Your objective:
What is the number of lines below that contain the word "site"? Respond with that number alone.

Records provided:
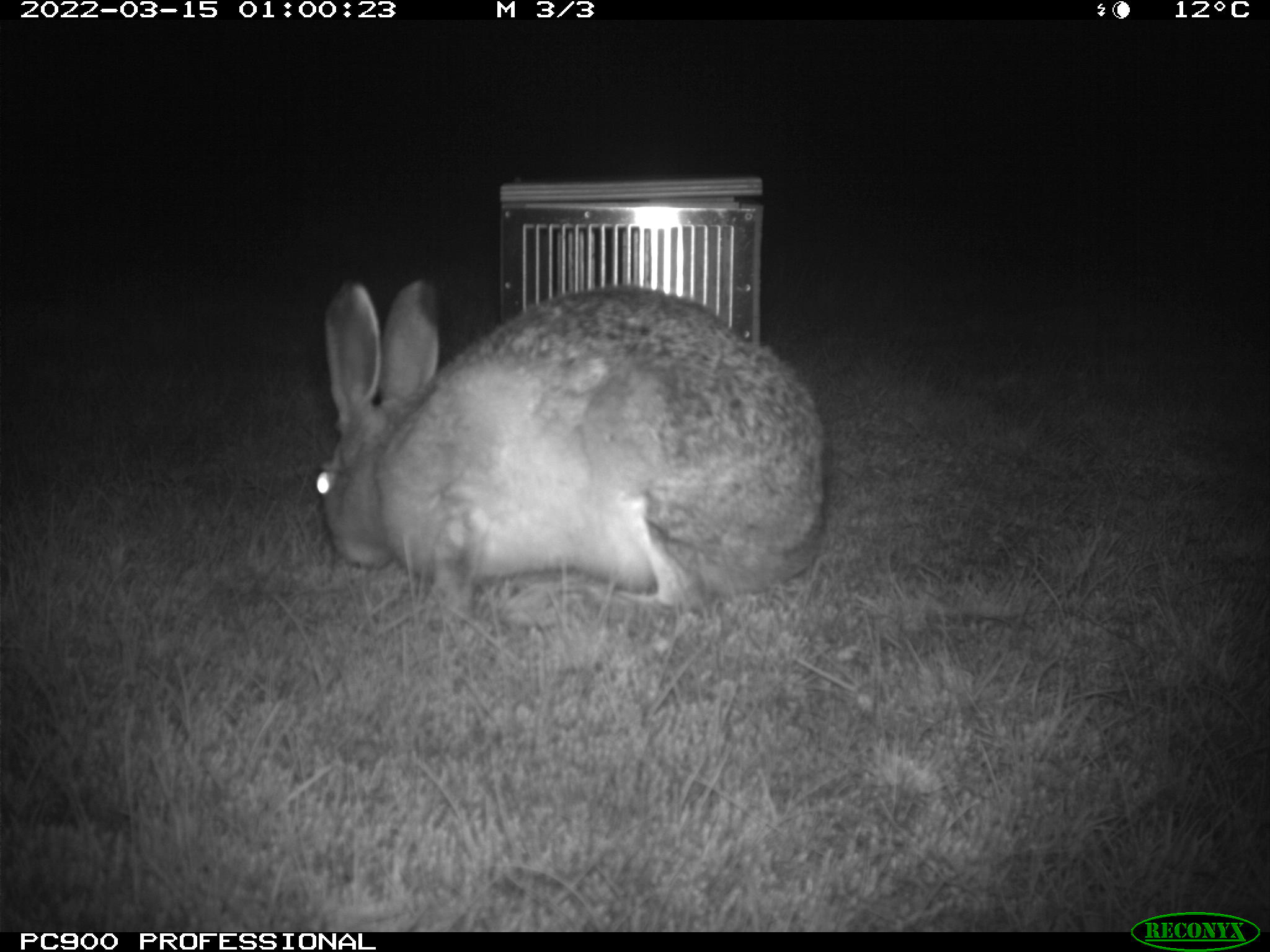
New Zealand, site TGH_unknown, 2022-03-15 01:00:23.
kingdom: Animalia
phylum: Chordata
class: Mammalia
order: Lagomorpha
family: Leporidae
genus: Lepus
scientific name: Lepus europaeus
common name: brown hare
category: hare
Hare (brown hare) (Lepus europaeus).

==

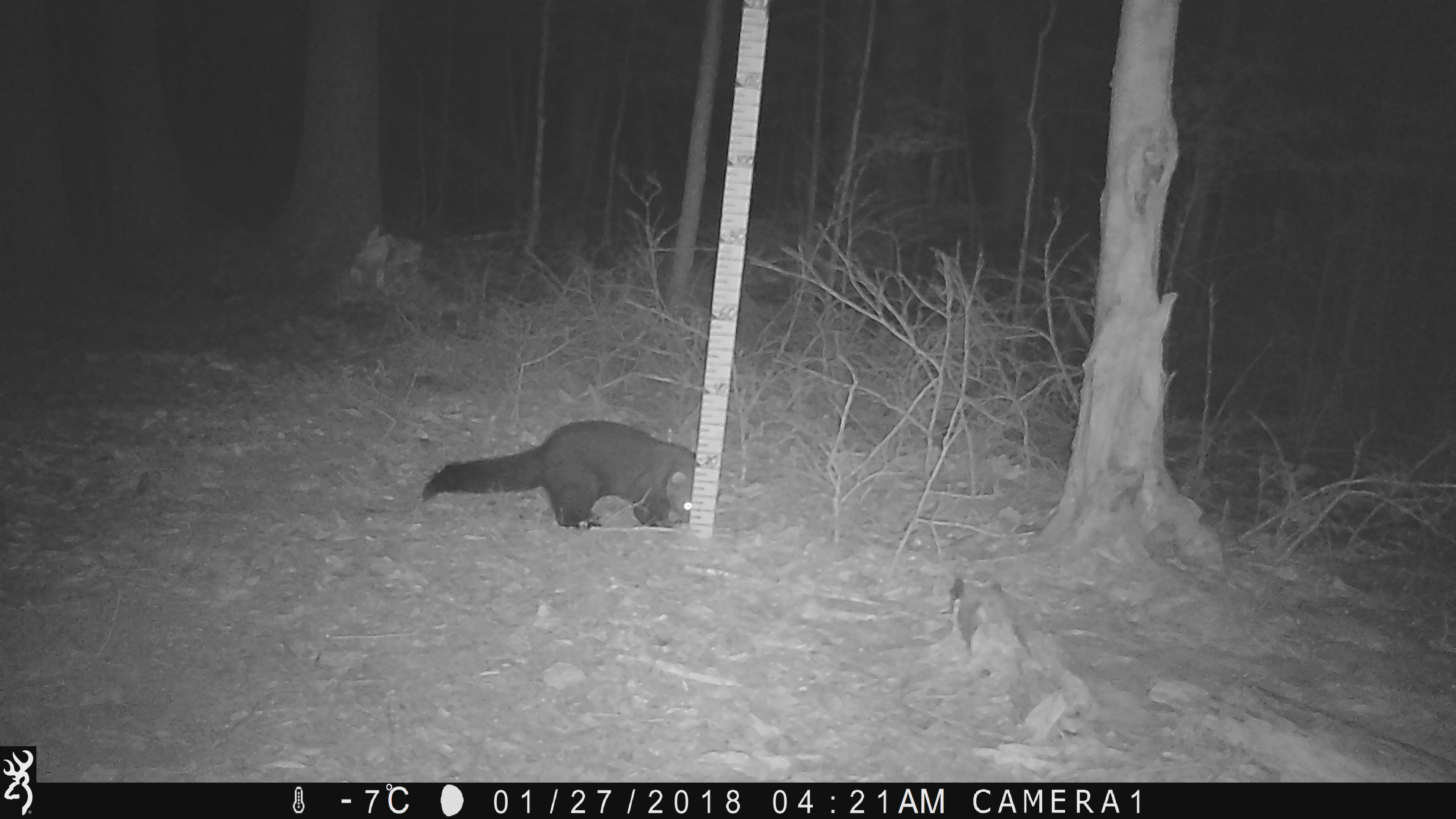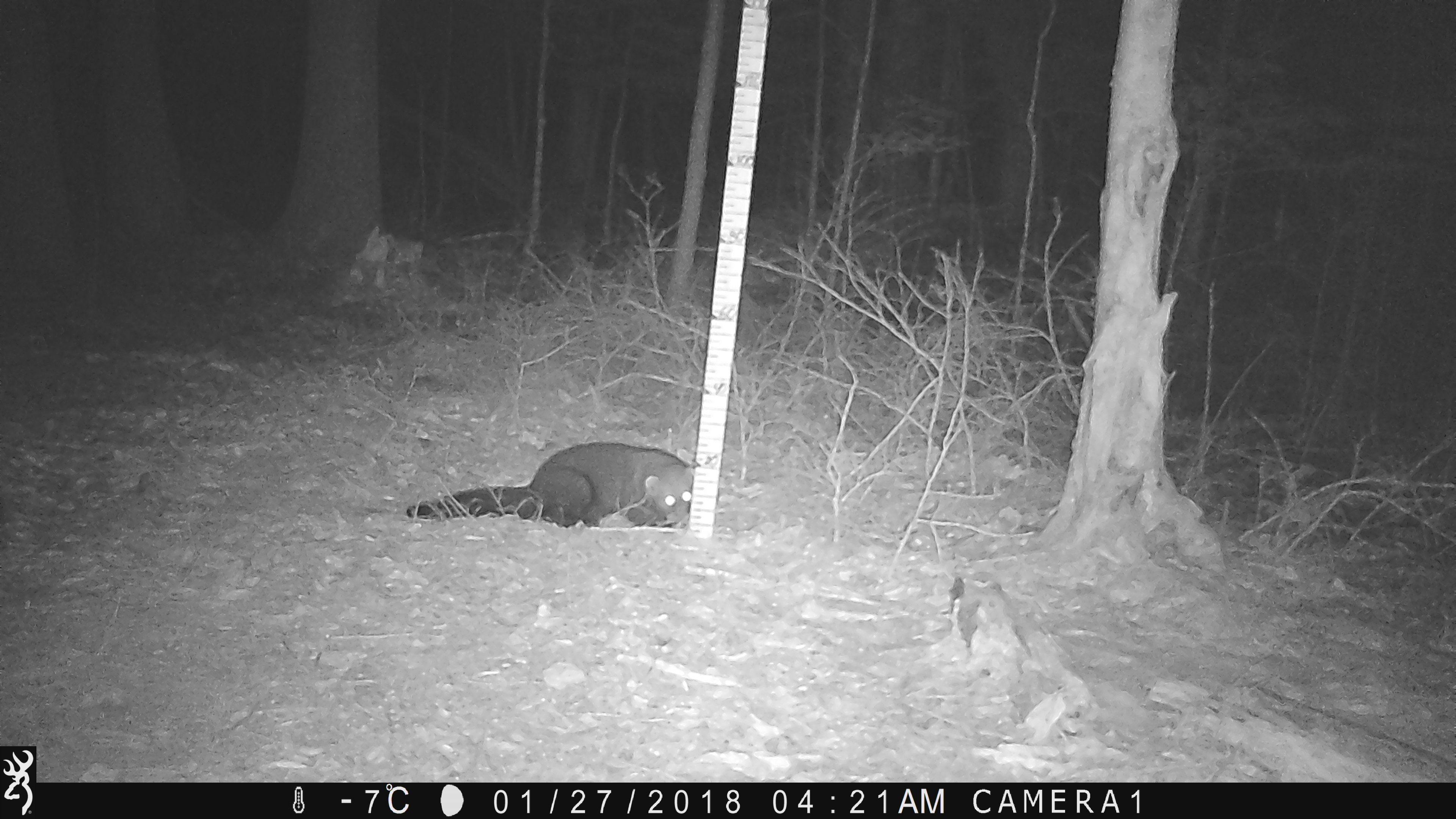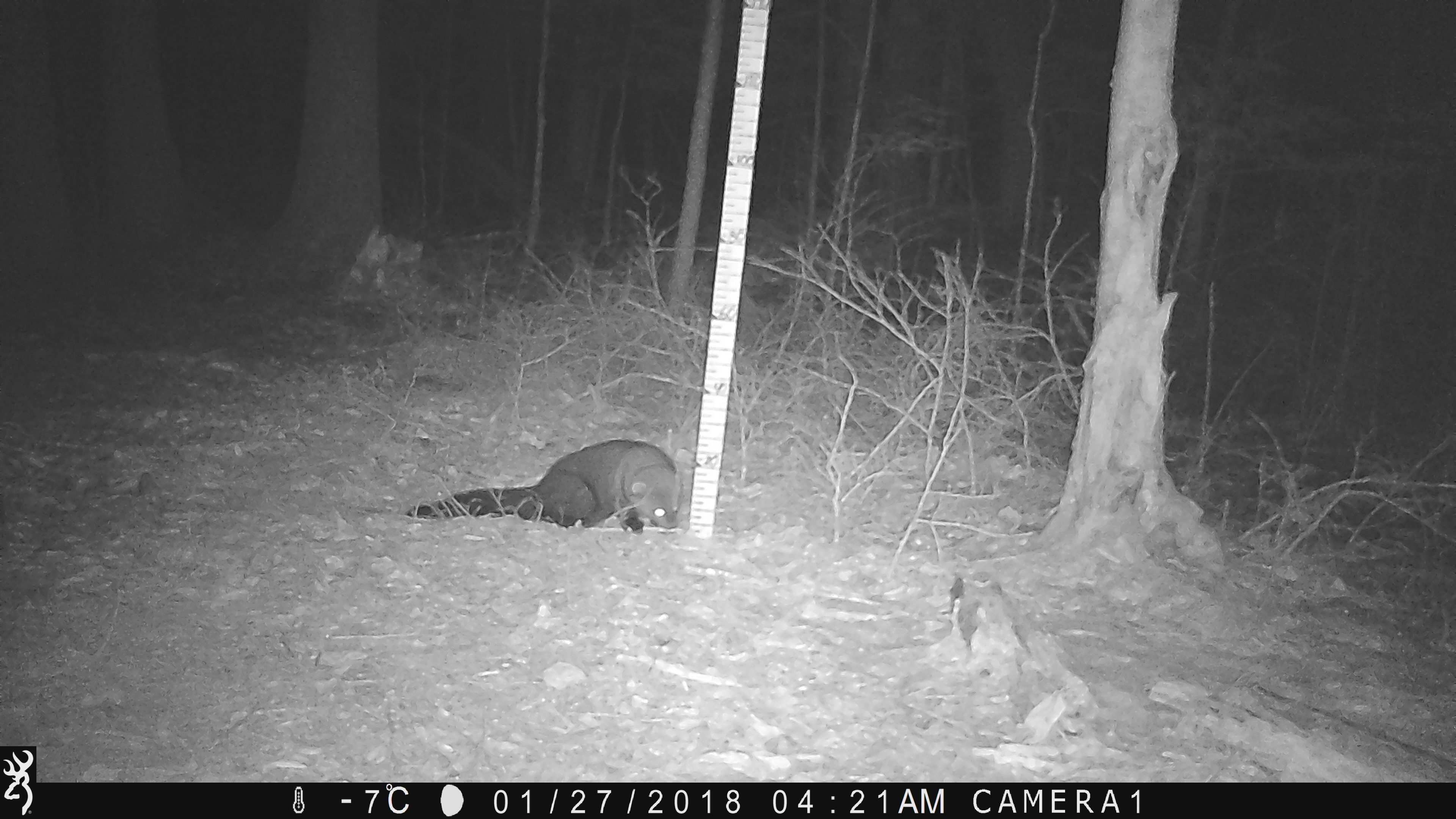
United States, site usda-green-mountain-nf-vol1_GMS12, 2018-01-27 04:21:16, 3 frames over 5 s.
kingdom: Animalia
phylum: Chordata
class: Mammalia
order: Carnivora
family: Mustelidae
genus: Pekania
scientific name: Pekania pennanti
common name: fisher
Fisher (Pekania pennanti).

Solution to this exercise:
2